I went to the men's room, changed my shirt, looked at myself in the mirror and got psyched up. All right, I said to myself. Let's do this.
This is me with Timmy and Sammy. We have a special relationship: Timmy was the first person ever to volunteer to play this game. Sammy was the second volunteer, and won. But Timmy started the ball rolling. As a game designer and the first person who ever played it, there is a special bond between me and Timmy and I'll always be grateful.
That first day, the game went fine. The questions were way too hard, I wasn't using the buzzer system in the easiest possible way, and I was perspiring like I was under hot lights, which I kind of was. But we had some fun and we discovered that the game wasn't broken. It was a thing.
On the second day, after spending a late night with Wikipedia and editing material from day 1, we began with a better collection of material.
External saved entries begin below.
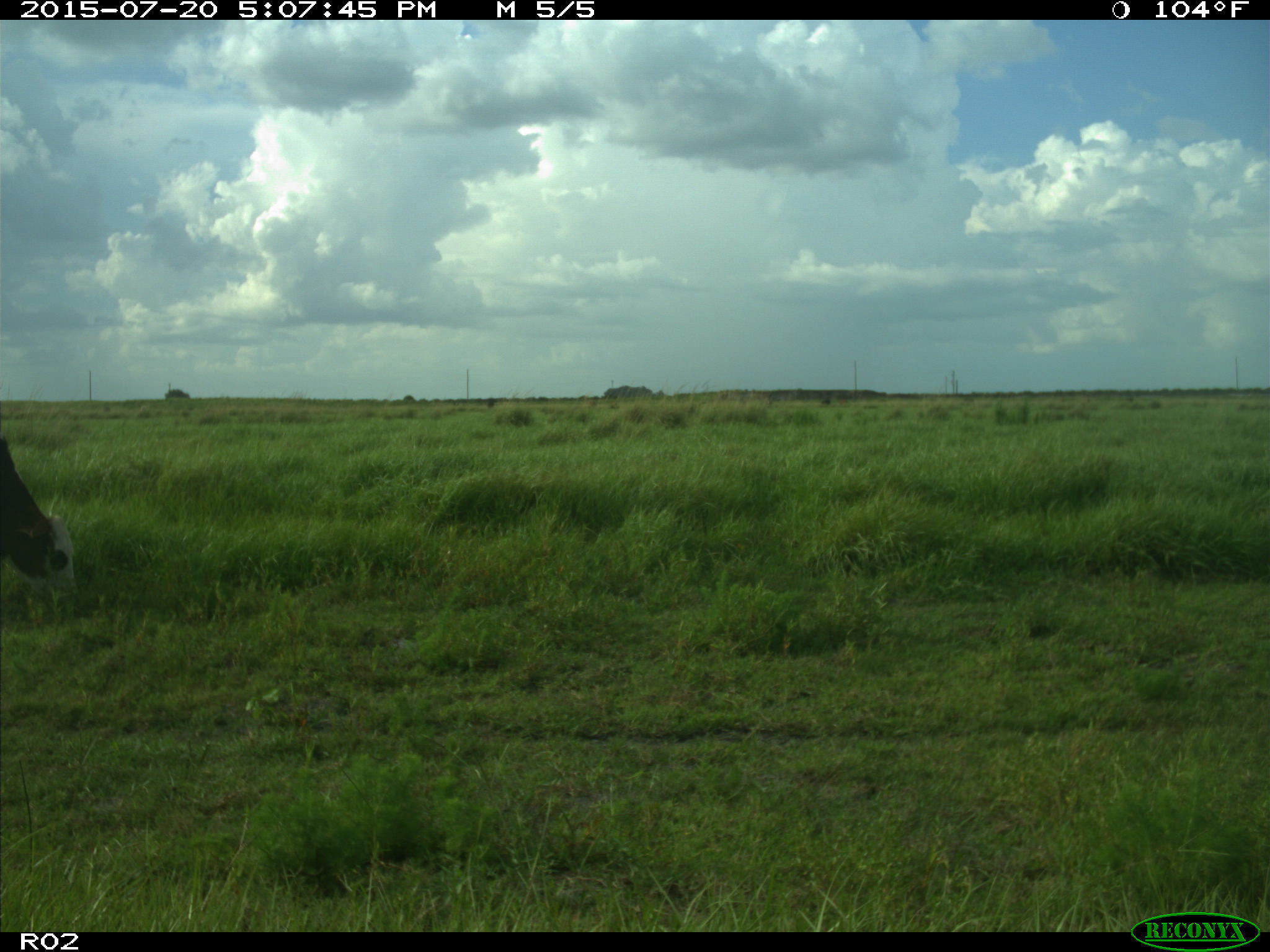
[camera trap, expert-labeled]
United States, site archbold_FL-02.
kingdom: Animalia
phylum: Chordata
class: Mammalia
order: Artiodactyla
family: Bovidae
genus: Bos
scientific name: Bos taurus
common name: domestic cow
Bos taurus (domestic cow).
And this was when we began to relax a bit and have some fun. This was also the day we had our best contestant, Adam, who was there with his game Love in a Dangerous Spacetime. He knows a LOT about video games!
Another of my favorite moments came on Day 2. We had our first female contestant, Ryan, who volunteered without knowing what she was signing up for. Once she discovered it was a quiz about video games she turned pale, claiming not to know anything about the topic. But she was the only person who buzzed in and answered correctly that the name of the classic PC game where an abominable snowman chases down and eats the player is SkiFree! And then her avatar, James, whom I had coached earlier, pretended to be lost and not know where to go on the game board. I invited Ryan to go take him by the hand and lead him there, but instead she put James on her back and carried him the two feet to the next stripe on the game board!.
Another memorable moment was when Sarah sang the song that made her famous, the theme to "Spaceteam." Spacetheme, I guess.
By the third day, we were really cooking. We had our routine down, there were audience members (women) who had come just to see the avatars, and we had some returning players defending their titles in a championship battle with a lot of right answers coming fast and furious and exciting, strategic gameplay.
By the third day, we were getting some press on some blogs, which was great. And Adam, defending his championship from the day before, won the game by answering the last question I had in my binder. What a squeaker!
Unsurprisingly, nothing changed. Booth babe culture did not shrivel up and die, and the men who see nothing wrong with the women being objectified didn't change their opinions because of our little stunt.
I was actually hoping to attract some negative attention from people who didn't like the game. I wanted to get the chance to be brave like Annita Sarkezian and fight off the trolls. That didn't happen. Maybe I got a pass because I'm a man. But I wanted people to attack me and suggest that I am gay or insecure in my masculinity. I had good answers ready for those things.
But we did what we set out to do: designed a game intended to make things more fair and to bring a different tenor to the conversation about models at trade shows. Judging by the comments on the other blogs, I'd say we succeeded.
Thanks to everybody who made this cockamamie scheme a reality. Now who wants to help us to produce GDCegomania?